Controllable synthesis of hierarchical ball-in-ball hollow microspheres for a high performance layered Li-rich oxide cathode material

Abstract

Layered Li-rich oxide (LLRO) is an attractive candidate for high-energy-density and high-voltage cathode material for next generation lithium ion batteries because of its high specific capacity and low cost. There still remain challenges in simultaneously achieving a multi-functional structure and composition in a LLRO, to achieve better electrochemical performance. Here we report a controllable co-precipitation and calcination method to synthesize LLRO by tuning the crystal nucleation, growth and heterogeneous contraction processes.

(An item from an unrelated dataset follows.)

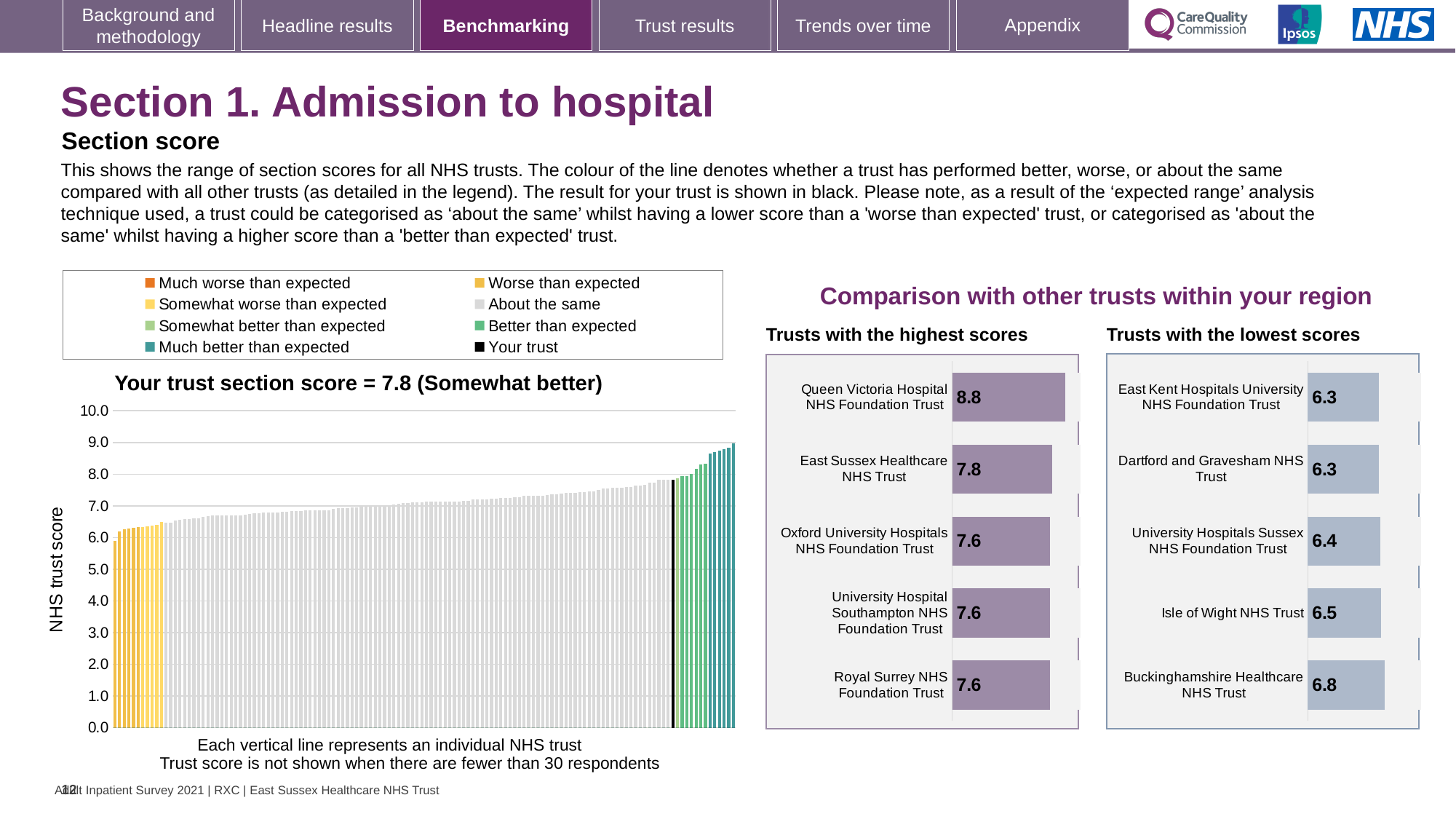
How many trusts are shown in the 'Trusts with the highest scores' chart? 5 In the chart titled 'Your trust section score', what is the section score for your trust? 7.8 In the 'Trusts with the lowest scores' chart, which has the larger score: University Hospitals Sussex NHS Foundation Trust or Buckinghamshire Healthcare NHS Trust? Buckinghamshire Healthcare NHS Trust In the 'Trusts with the lowest scores' chart, which trust has the highest score? Buckinghamshire Healthcare NHS Trust How many entries does the legend above the 'Your trust section score' chart list? 8 In the 'Trusts with the lowest scores' chart, what is the score for Isle of Wight NHS Trust? 6.5 In the 'Trusts with the highest scores' chart, what is the score for Queen Victoria Hospital NHS Foundation Trust? 8.8 In the 'Your trust section score' chart, what is the label of the y axis? NHS trust score In the 'Trusts with the highest scores' chart, which trust has the highest score? Queen Victoria Hospital NHS Foundation Trust What kind of chart is the 'Your trust section score' chart? bar chart In the 'Your trust section score' chart, do the bar heights rise or fall from left to right along the x axis? rise In the 'Trusts with the highest scores' chart, what is the difference between the scores of Queen Victoria Hospital NHS Foundation Trust and East Sussex Healthcare NHS Trust? 1.0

The resultant LLRO adopts a hierarchical ball-in-ball hollow structure consisting of uniform multi-elemental (Mn–Ni–Co) primary nanocrystals, and exhibits high reversible capacity, remarkable cycle stability and superior rate performance. As a result, the resultant LLRO presents a high capacity of 193 mA h g⁻¹ at 3C (a current density of 750 mA g⁻¹) with a capacity retention of 87.6% after 400 cycles, and exhibits a capacity of 132 mA h g⁻¹ at a high rate of 10C; moreover, it displays a quite slow voltage decay of ∼240 mV and a high energy density of 668 W h kg⁻¹ after 200 cycles at 1C. The excellent electrochemical performance can be attributed to the combined merits of the multi-functional structure and composition, wherein the hierarchical hollow architecture facilitates efficient electron/ion transport and high structural stability, while multi-elemental components offer high reversible capacity.